Afortunadamente, otro primitivo no había perdido detalle de lo que pasaba entre ellos. Sus ojos no se habían despegado un segundo del trasero al aire de la mujer. La posición cuadrúpeda en que se encontraba lo hacía altamente apetecible. Y sin pensarlo dos veces, la toma por las caderas y empieza a fornicar con ella. Ella protesta con un gruñido. Como respuesta recibe un mazazo en la cabeza que la somete. Rodrigo está agradecido de que el macho haya entrado al quite, pero le molestan los modos. Además, como ella le ha salvado la vida en muchas ocasiones, se siente obligado a corresponderle. Sin saber de dónde, obtiene fuerzas para levantarse y jalar al macho. El macho, enfurecido, le pone una primitiva golpiza que lo deja peor que si lo hubiera masticado un dinosaurio. ¡Eso era lo último que le faltaba! Rodrigo no puede más y llora de impotencia. ¿Qué hizo para merecer ese castigo? ¿Qué crimen estaba pagando? Todos lo miran con extrañeza. Su actitud desilusionó hasta a la primitiva que tanto lo admiraba. Y a partir de ese momento fue unánimemente repudiado por marica.
Cinco
El aerófono del doctor Diez no le permitió la entrada a Azucena. Eso era un indicio de que el doctor estaba ocupado con algún paciente y lo había dejado bloqueado. A Azucena, entonces, no le quedó otra que pasar primero a su oficina para desde ahí llamar a su vecino de consultorio y hacer una cita como era debido. Realmente no estuvo nada bien que ella hubiera marcado directamente el número aerofónico del doctor. Era una tremenda falta de educación presentarse en medio de una casa u oficina sin haberse anunciado con anterioridad, pero Azucena estaba tan desesperada que pasaba por alto esas mínimas reglas de cortesía. Claro que para eso estaba la tecnología, para impedir que se olvidaran las buenas costumbres. Azucena, pues, se vio forzada a comportarse de una manera civilizada. Mientras esperaba que se abriera la puerta de su oficina, pensó que no había mal que por bien no viniera, pues hacía una semana que no se presentaba en su consultorio y de seguro tendría infinidad de llamadas de todos los pacientes a los que había abandonado.

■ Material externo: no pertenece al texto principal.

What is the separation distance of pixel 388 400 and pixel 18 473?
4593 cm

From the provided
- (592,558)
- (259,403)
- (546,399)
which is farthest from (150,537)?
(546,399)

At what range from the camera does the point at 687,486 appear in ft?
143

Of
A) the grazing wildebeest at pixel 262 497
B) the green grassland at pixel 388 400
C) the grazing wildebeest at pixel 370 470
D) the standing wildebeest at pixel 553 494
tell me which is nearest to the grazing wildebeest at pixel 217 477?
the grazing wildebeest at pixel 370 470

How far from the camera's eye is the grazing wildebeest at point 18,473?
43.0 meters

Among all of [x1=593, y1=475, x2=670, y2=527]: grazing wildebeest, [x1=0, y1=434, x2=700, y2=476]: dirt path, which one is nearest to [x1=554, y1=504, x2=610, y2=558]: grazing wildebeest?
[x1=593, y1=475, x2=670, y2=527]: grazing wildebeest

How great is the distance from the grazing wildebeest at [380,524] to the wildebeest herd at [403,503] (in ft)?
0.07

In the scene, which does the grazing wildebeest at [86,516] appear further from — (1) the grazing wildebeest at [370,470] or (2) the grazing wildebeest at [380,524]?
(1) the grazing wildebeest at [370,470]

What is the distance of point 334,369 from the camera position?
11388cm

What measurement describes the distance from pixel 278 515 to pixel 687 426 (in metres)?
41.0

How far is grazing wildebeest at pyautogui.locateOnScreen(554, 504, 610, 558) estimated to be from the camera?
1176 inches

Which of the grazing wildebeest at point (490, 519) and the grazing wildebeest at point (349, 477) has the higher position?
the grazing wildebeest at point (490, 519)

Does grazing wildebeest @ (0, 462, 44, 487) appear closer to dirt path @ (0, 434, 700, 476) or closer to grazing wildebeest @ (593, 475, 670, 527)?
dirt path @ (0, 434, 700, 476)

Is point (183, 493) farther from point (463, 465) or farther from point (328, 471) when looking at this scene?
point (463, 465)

Lo primero que escuchó en cuanto la puerta del aerófono se abrió fue un «¡Qué poca!» colectivo. Azucena se sorprendió de entrada, pero luego se apenó enormemente. Sus plantas habían pasado siete días sin agua y tenían todo el derecho de recibirla de esa manera. Azucena acostumbraba dejarlas conectadas al plantoparlante, una computadora que traducía en palabras sus emisiones eléctricas, pues le encantaba llegar al trabajo y que sus plantas le dieran la bienvenida.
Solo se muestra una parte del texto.